> _Excerpt provided_
BEGIN

The book is full of such lines: candid confessions of unflattering truths, though none quite as disturbing as Calloway’s admission that she found herself turned on while listening to Natalie describe her recent sexual assault. At the time, she ignored it, instead summoning up the right words to comfort her: “It’s one of the last times I can remember being a good friend to Nat before the drugs completely took over,” Calloway recalls, going on to recount how she later asked her boyfriend to reenact some of what had happened to her friend, to learn what had made her so aroused. It wasn’t the violence that made her wet, she realized, but hearing Natalie talk about her naked body.

Calloway admits that being turned on by her best friend’s trauma is fucked up—so fucked up that most people wouldn’t admit to it, much less write about it. But that’s what sets her apart; as much as she seeks to right the ways in which she was wronged, to correct the record of what happened between her and Beach, Calloway also owns her flaws—freed, perhaps, by having already ruined her reputation and rebuilt it from the ground up.

It’s something Beach herself admits in her own essay collection—recalling how she once stumbled upon an old first draft that was manic and self-indulgent, but also brilliant. It “read like Caroline was performing her own open-heart surgery,” says Beach. In contrast, Beach’s writing is self-conscious and considered; if she were to behave as Calloway does, it would be a master plan. But for Calloway, sharing herself with the world comes naturally—and much like the old adage that all press is good press, she doesn’t shy away from putting the worst parts of herself on display.

She alludes to this in the book, attempting to square her diametrically-opposed ambitions: “All my life I wanted to be a famous memoirist,” she says. “But we want our famous people to be role models. And we want our memoirists to be honest.”

END

(Dataset entries)
BEGIN

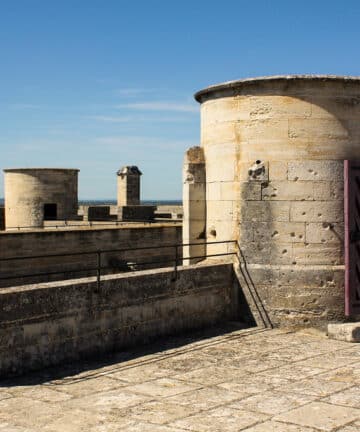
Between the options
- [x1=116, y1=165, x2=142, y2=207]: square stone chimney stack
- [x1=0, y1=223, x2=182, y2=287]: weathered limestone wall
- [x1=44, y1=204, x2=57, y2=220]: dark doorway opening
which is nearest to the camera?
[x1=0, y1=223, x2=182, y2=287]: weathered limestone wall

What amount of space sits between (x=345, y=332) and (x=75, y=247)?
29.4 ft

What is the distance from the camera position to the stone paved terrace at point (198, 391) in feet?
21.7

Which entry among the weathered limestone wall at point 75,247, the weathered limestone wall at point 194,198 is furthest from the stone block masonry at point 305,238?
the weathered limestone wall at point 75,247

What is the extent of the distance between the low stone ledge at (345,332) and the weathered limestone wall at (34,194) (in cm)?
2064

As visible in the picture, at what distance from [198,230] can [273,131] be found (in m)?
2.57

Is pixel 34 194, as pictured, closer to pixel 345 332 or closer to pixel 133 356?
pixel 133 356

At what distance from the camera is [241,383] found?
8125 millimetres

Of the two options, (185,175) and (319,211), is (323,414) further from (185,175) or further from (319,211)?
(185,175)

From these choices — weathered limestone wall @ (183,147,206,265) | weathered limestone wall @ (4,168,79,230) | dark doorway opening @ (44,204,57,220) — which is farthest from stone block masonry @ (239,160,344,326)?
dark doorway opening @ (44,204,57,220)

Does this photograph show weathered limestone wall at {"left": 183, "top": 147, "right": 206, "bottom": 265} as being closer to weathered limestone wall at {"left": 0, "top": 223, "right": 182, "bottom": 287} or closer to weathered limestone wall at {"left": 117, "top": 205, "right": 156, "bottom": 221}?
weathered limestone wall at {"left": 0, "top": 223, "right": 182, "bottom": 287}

END
BEGIN

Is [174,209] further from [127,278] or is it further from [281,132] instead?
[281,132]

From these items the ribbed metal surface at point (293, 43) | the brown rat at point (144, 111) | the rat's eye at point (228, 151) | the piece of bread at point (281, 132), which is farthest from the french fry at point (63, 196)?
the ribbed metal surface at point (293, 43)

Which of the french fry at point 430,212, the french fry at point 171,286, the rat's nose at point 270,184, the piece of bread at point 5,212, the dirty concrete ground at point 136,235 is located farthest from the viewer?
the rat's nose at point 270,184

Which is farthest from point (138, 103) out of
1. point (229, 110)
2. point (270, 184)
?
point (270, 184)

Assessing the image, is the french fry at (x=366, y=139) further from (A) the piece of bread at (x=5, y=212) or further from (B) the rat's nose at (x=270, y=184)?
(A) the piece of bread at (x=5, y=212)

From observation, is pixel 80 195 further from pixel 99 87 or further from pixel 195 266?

END

Please continue the passage about Caroline Calloway's book, picking up after its last sentence.

> _Final answer_
This is the crux of Scammer: “It’s a book about the lies we tell to other people, and the lies we tell ourselves,” Calloway says. She’s no stranger to this: “People say all the time that I’m delusional and I ignore reality. And they’re not entirely wrong—but I also think I’m perfectly capable of engaging with reality when it behooves me. I always think to myself, How crazy can someone ever really be if they’re aware of their own madness?

For example, Calloway still believes her few months spent rubbing shoulders with New York media were crucial for rehabilitating her image—paying off in glowing reviews of Scammer. This is a relief for Calloway, not only because the shift in sentiment is beneficial to her image, but because it means those who ally themselves with her will no longer face public backlash: “For a long time, I had the feeling that if I were to get close to someone, I would inherently make their life worse because like people would just seek them out and bully them online,” she says. “The best thing about getting great press is not even the happiness I feel, because if you live for the rave review, you’ll die going viral as a scam. It’s the fact that I no longer feel that shame and guilt, because there are so many positive articles about me now is that the haters are working even harder than I am in the Caroline Calloway factory.”

As we speak, Calloway’s cat, Matisse, jumps onto her lap, peering outward at me benevolently. He has at least doubled in size since we last spoke, a time when Calloway was still in the thick of her public shaming: something she credits with helping her mature, and let go of habits that weren’t serving her. “I was dealt some really tough hands by life: the Adderall addiction, the cancellation, my father’s suicide. Pain has a real way of humbling a person. But also I got exactly what I needed. I could never go to another ball for the rest of my life, I’d still have the stories I need for my books. Living in Florida, I feel like I’m exactly where I need to be—because here, I can write.”

And, after all, she’d need a passport to go anywhere else.